Chicago’s most important news of the day, delivered every weekday afternoon. Plus, a bonus issue on Saturdays that dives into the city’s storied history.

Here’s some perfect weather to start your weekend: This afternoon will be sunny with a high near 82 degrees. Tonight’s low will be around 66. Tomorrow, we’ll see more sunshine with a high near 84, and Sunday will be mostly clear, with a chance for some rain in the afternoon and a high around 83 degrees.

Top story

Hang-ups, lies and wrong numbers: Contact tracers’ uphill fight against COVID-19

A woman in Little Village sobs after learning she is the latest member of her family to test positive for COVID-19. She fears she won’t be able to take care of her grandson.

A worker at a West Side food-processing company explains how no precautions are taken to protect employees who are herded into a small room to punch time cards.

A young woman is frustrated that the customers at her small Lake County store won’t socially distance or wear masks.

These are stories told to contact tracers, the people who investigate interactions between those infected with COVID-19 and their family, friends or anyone else potentially exposed to the virus. The aim: to identify and isolate infected people before they spread the virus.

Hundreds of millions of dollars of federal money is being funneled to health departments across Illinois to hire hundreds of contact tracers. The state says robust contact tracing of at least 90 percent of reported cases within 24 hours of a diagnosis is necessary to be able to safely reopen. But officials admit that’s not happening in suburban Cook County, for example. And it’s not clear which local health departments are meeting that goal.

Months into the pandemic, the state is still “in the middle of” compiling data on the extent of local efforts, a spokeswoman for Gov. J.B. Pritzker’s health department said. State health officials now say the contact tracing goal was a guideline rather than a requirement for communities to partially reopen this past spring.

Large-scale tracing efforts are only just getting started in Illinois. Chicago and Cook County-backed programs have yet to even make their first hires.

These efforts now will begin as an uptick in cases makes it difficult to keep up, and as widespread testing with timely results — essential to identifying who needs to be traced — remains inaccessible to many.

How Illinois’ efforts compare to other states is hard to gauge. Cities including New York and Houston have experienced missteps and uneven success — pointing to another serious shortfall in the nation’s patchwork approach to fighting the virus.

“Unfortunately, due to our overall disjointed pandemic response, there is no nationalized or centralized means of contact tracing,” said Dr. Aniruddha Hazra, an infectious diseases researcher and assistant professor of medicine at University of Chicago.

::::::

Task to carry out>
Write out the passage from the newsletter excerpt word for word, starting at "These are stories" and ending at "spread the virus.".

::::::

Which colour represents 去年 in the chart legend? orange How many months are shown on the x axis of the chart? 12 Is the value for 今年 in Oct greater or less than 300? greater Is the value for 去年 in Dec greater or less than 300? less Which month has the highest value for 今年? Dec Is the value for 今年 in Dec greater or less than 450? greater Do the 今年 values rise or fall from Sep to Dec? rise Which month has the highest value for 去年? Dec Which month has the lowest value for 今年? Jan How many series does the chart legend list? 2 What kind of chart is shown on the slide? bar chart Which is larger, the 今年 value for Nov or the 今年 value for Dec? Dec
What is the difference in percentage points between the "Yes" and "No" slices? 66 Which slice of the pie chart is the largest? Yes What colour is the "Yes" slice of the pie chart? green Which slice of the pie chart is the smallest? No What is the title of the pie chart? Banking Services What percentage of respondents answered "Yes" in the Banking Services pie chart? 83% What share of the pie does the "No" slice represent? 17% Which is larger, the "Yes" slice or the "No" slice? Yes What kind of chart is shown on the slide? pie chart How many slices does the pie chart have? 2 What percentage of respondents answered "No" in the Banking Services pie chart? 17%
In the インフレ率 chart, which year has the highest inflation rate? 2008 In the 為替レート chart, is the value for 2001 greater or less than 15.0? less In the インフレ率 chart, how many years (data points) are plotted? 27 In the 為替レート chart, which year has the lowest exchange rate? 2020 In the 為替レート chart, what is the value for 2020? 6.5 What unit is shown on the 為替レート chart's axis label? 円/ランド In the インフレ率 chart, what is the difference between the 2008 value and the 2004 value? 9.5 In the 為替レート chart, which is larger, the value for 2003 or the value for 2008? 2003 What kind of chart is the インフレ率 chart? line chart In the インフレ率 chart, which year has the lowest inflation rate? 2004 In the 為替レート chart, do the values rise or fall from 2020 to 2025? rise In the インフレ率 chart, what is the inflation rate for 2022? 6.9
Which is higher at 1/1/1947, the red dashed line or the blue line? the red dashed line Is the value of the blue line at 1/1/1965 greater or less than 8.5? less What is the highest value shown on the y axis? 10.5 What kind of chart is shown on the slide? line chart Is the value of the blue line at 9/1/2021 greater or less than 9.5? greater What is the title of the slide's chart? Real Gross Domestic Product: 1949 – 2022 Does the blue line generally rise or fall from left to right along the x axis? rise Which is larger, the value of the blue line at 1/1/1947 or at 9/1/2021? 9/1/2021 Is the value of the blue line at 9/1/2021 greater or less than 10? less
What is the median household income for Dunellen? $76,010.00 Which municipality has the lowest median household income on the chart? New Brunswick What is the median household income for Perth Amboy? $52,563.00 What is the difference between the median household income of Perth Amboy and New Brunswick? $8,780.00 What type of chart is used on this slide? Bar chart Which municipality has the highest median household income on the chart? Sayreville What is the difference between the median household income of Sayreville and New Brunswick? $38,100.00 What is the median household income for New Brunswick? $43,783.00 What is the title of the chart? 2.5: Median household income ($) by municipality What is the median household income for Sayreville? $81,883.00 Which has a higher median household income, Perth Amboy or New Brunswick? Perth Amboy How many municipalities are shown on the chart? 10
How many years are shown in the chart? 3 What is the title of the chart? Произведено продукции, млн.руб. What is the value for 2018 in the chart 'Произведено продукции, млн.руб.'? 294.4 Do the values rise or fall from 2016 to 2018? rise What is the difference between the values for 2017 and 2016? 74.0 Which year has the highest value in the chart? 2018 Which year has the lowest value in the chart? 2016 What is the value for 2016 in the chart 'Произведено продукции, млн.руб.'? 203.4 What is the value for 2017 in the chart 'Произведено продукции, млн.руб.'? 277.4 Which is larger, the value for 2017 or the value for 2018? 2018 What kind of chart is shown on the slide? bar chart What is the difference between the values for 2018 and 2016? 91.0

::::::

Answer box>
These are stories told to contact tracers, the people who investigate interactions between those infected with COVID-19 and their family, friends or anyone else potentially exposed to the virus. The aim: to identify and isolate infected people before they spread the virus.